Description of the task – All lines from the top of the records below through the line holding "order: Rodentia", and only those, should be printed exactly, minus the pictures.

[Saved data entries]
○ ○ ○

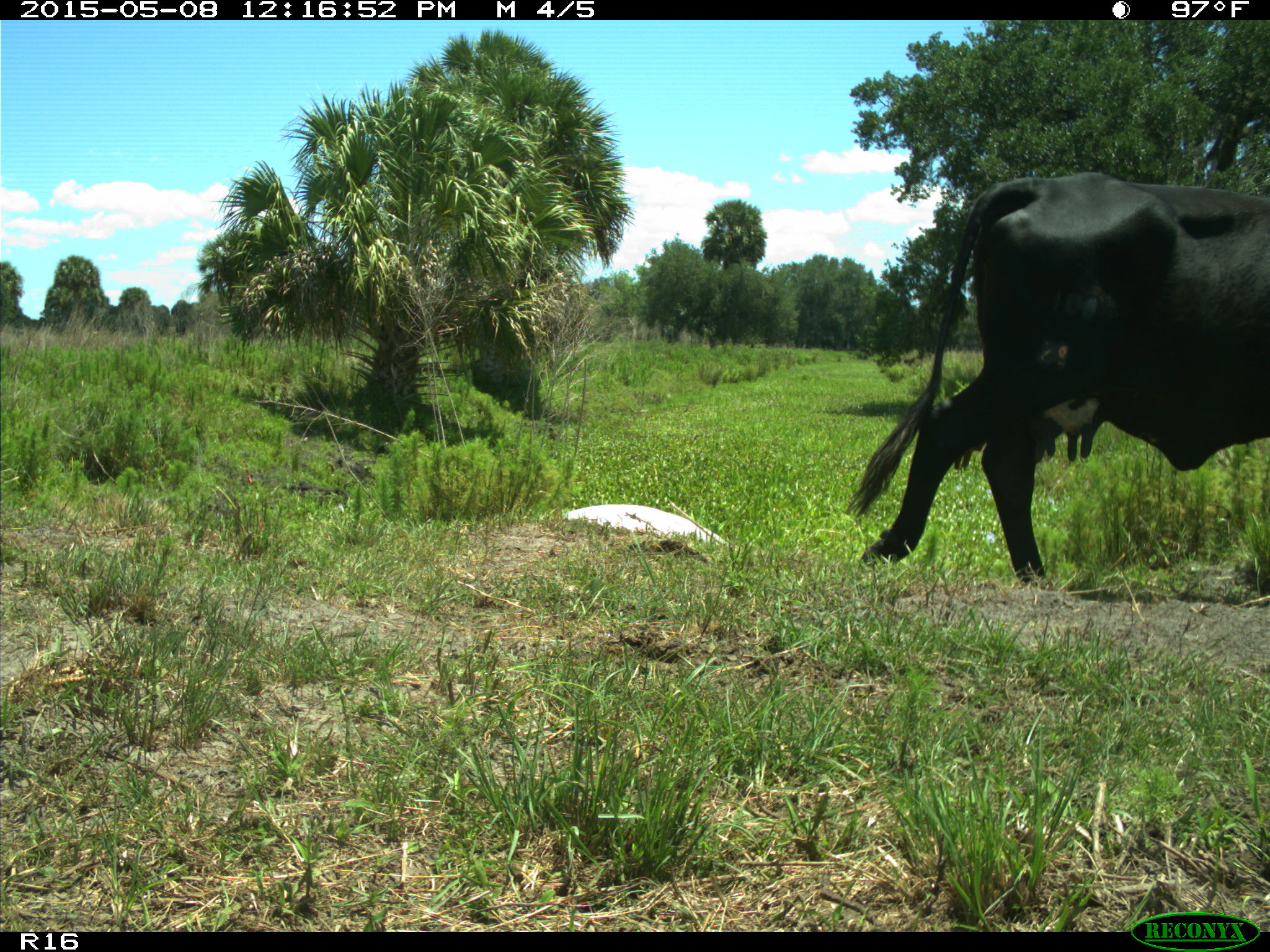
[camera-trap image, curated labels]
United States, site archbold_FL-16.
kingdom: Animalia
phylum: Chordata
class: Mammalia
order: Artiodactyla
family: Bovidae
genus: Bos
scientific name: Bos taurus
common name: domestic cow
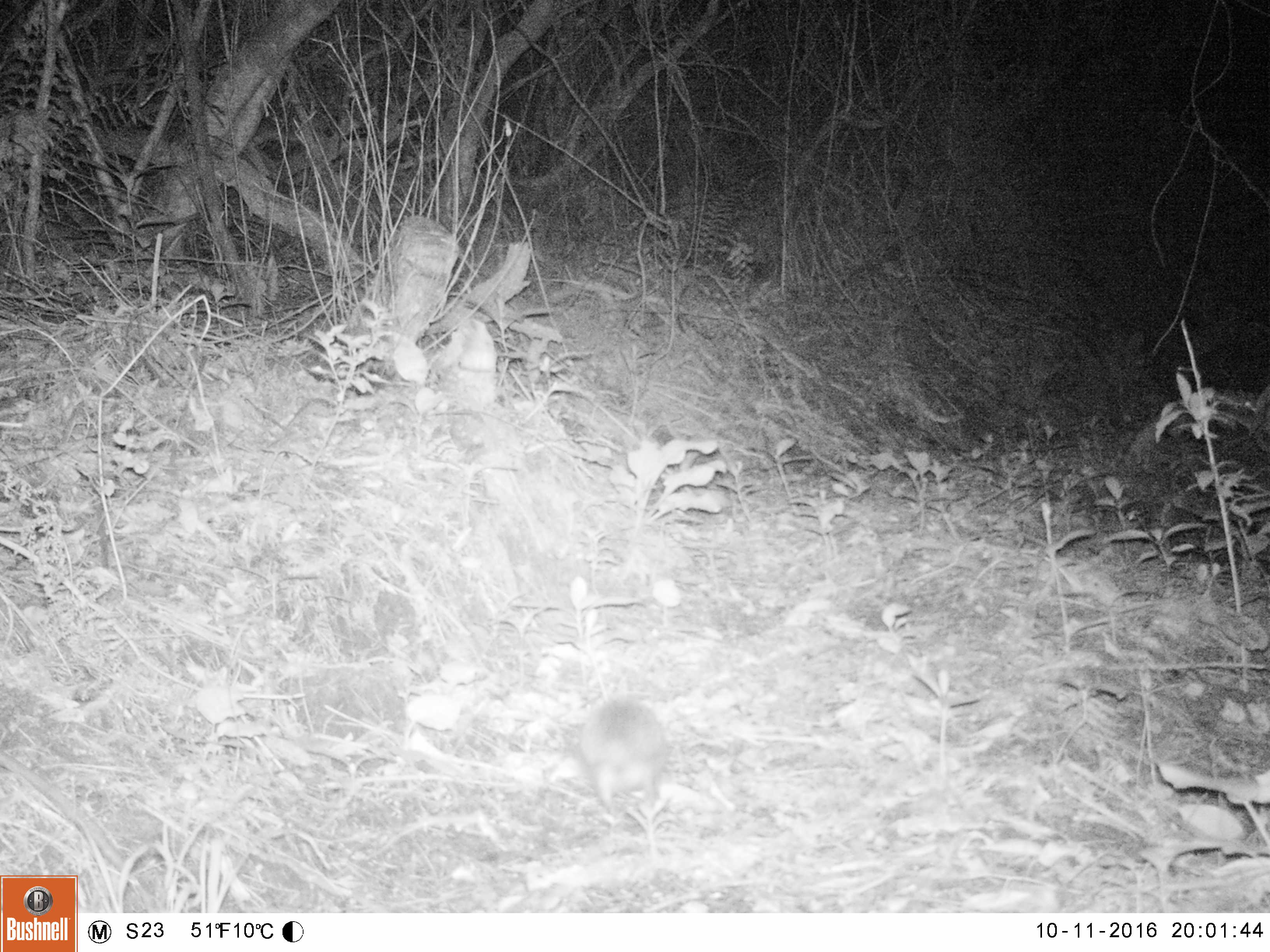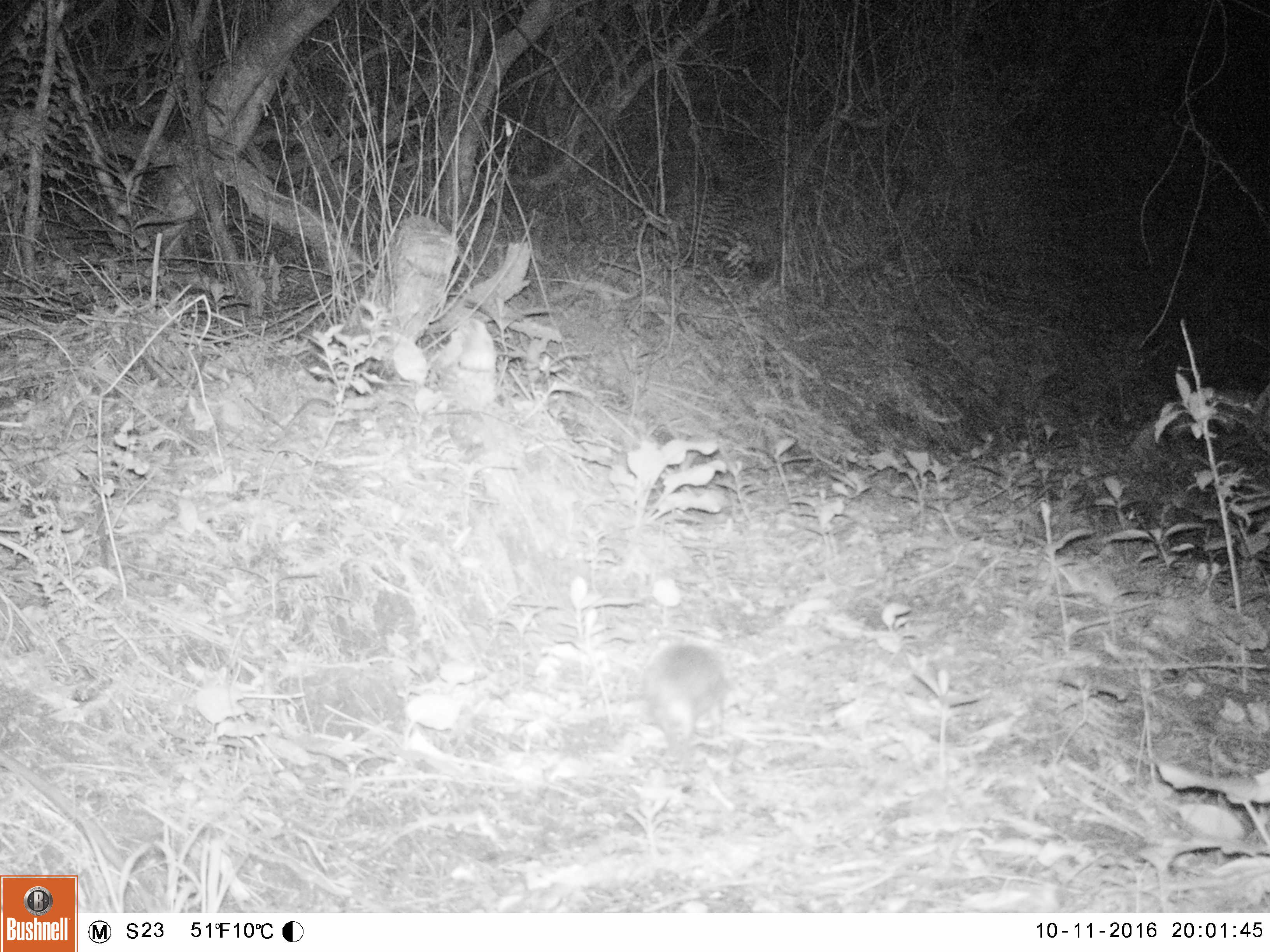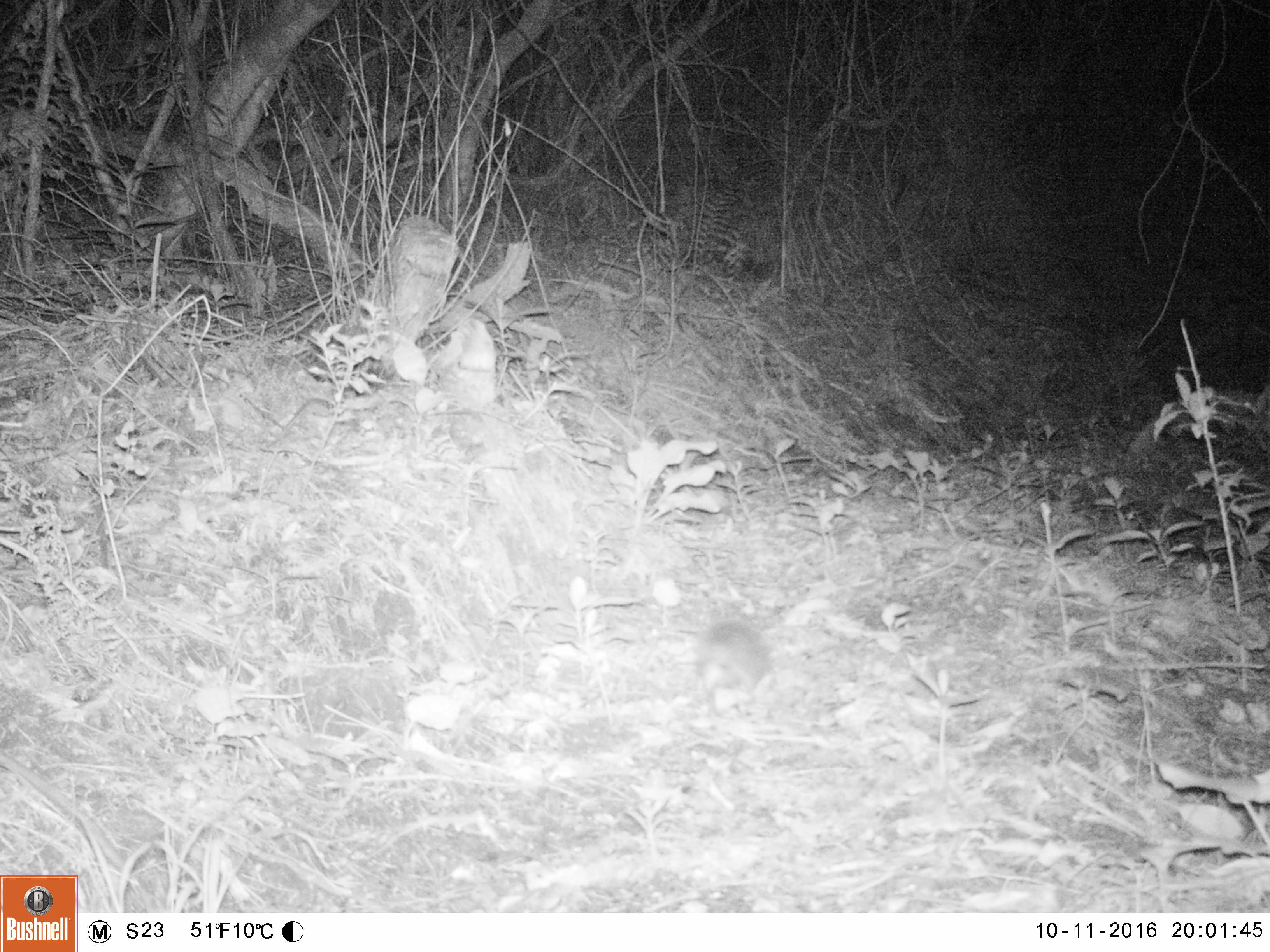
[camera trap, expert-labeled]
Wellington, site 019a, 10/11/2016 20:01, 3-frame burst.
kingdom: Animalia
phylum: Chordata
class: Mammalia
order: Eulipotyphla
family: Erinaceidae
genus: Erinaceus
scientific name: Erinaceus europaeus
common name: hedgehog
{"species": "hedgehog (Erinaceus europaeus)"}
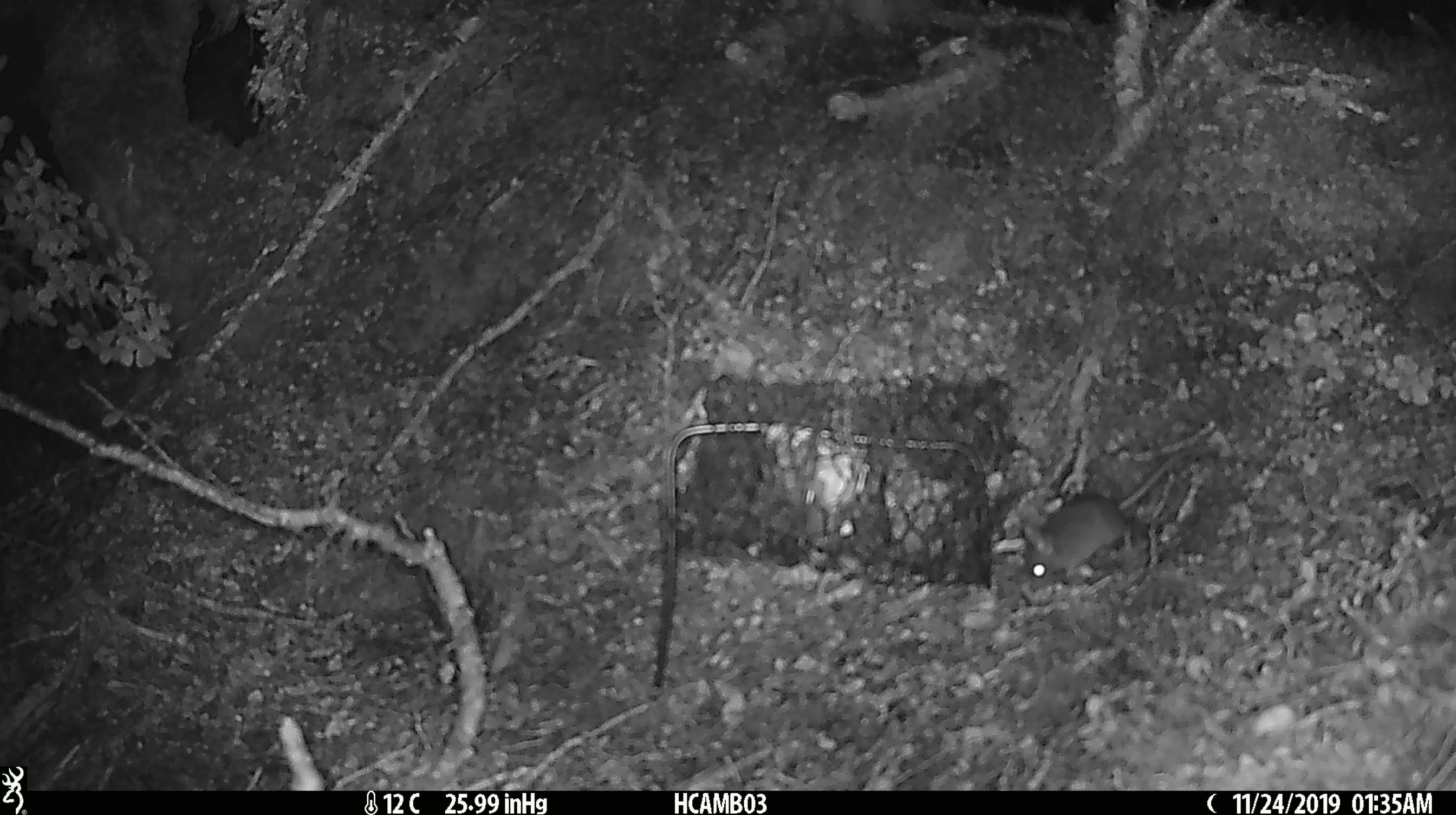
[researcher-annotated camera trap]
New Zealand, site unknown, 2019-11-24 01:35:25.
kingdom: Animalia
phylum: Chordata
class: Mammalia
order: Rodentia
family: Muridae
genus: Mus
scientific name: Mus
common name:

○ ○ ○

Exercise result –
[camera-trap image, curated labels]
United States, site archbold_FL-16.
kingdom: Animalia
phylum: Chordata
class: Mammalia
order: Artiodactyla
family: Bovidae
genus: Bos
scientific name: Bos taurus
common name: domestic cow
[camera trap, expert-labeled]
Wellington, site 019a, 10/11/2016 20:01, 3-frame burst.
kingdom: Animalia
phylum: Chordata
class: Mammalia
order: Eulipotyphla
family: Erinaceidae
genus: Erinaceus
scientific name: Erinaceus europaeus
common name: hedgehog
{"species": "hedgehog (Erinaceus europaeus)"}
[researcher-annotated camera trap]
New Zealand, site unknown, 2019-11-24 01:35:25.
kingdom: Animalia
phylum: Chordata
class: Mammalia
order: Rodentia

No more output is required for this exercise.